Una volta marcata la “situazione del discorso”, per Di Maio lo storytelling è in discesa: “mandateci al governo regionale e anziché tagliare gli stipendi solo ai consiglieri regionali del M5S, taglieremo gli sprechi di tutta la regione. Ai sondaggi non credo, anche quando vanno bene per noi. So solo che siamo l’unica forza politica che in questi anni ha dimostrato che tagliando gli stipendi a pochi consiglieri regionali si possono costruire strade, promuovere progetti di rigenerazione urbana e lanciare il microcredito per imprese e attività commerciali. Oggi abbiamo problemi su trasporti, lavoro e imprese e siamo gli unici che dall’opposizione abbiamo affrontato questi problemi“.
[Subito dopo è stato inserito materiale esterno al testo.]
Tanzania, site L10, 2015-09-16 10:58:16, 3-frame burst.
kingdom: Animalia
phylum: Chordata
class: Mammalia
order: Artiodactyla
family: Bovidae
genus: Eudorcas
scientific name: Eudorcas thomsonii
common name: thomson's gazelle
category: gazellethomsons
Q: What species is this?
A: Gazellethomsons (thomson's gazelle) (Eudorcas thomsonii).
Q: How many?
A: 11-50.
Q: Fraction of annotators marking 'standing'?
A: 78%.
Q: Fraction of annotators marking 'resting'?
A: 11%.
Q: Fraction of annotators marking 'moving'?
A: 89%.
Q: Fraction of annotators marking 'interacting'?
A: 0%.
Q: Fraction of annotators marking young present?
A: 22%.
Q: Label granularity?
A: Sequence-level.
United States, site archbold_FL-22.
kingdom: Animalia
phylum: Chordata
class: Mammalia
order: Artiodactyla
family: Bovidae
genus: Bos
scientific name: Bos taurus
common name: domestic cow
Poi, il racconto prende la strada di Roma. A dimostrazione che le sorti sicule influiranno certamente sul destino della legislatura nazionale. “Stanno facendo una melina allucinante sul voto. Sono passati due mesi dal referendum quando venti milioni di italiani hanno detto basta e hanno sostituito il premier di prima (Renzi, ndr) con quello che ci troviamo adesso (Gentiloni, ndr): uno scaldasedie impaurito che ha paura di andare alle elezioni e possa vincere il M5S.Questi sono chiusi a Palazzo Chigi a fare decreti che salvano le banche, che stanziano 20 miliardi euro per salvare le banche a me non interessa che fa Renzi e se si dimette, a me interessa che stacchi la spina a questo governo Gentiloni e faccia votare il prima possibile“. Con un volo immaginario, Di Maio ripiomba a Palermo per atterrare sulle montagne di spazzatura. Sembra che le abbia notare pure lui: “A Palermo ci sono cassonetti stracolmi di spazzatura, a Roma non ce ne sono più”. La monnezza, la cara solita monnezza. Quella si che è antisistema.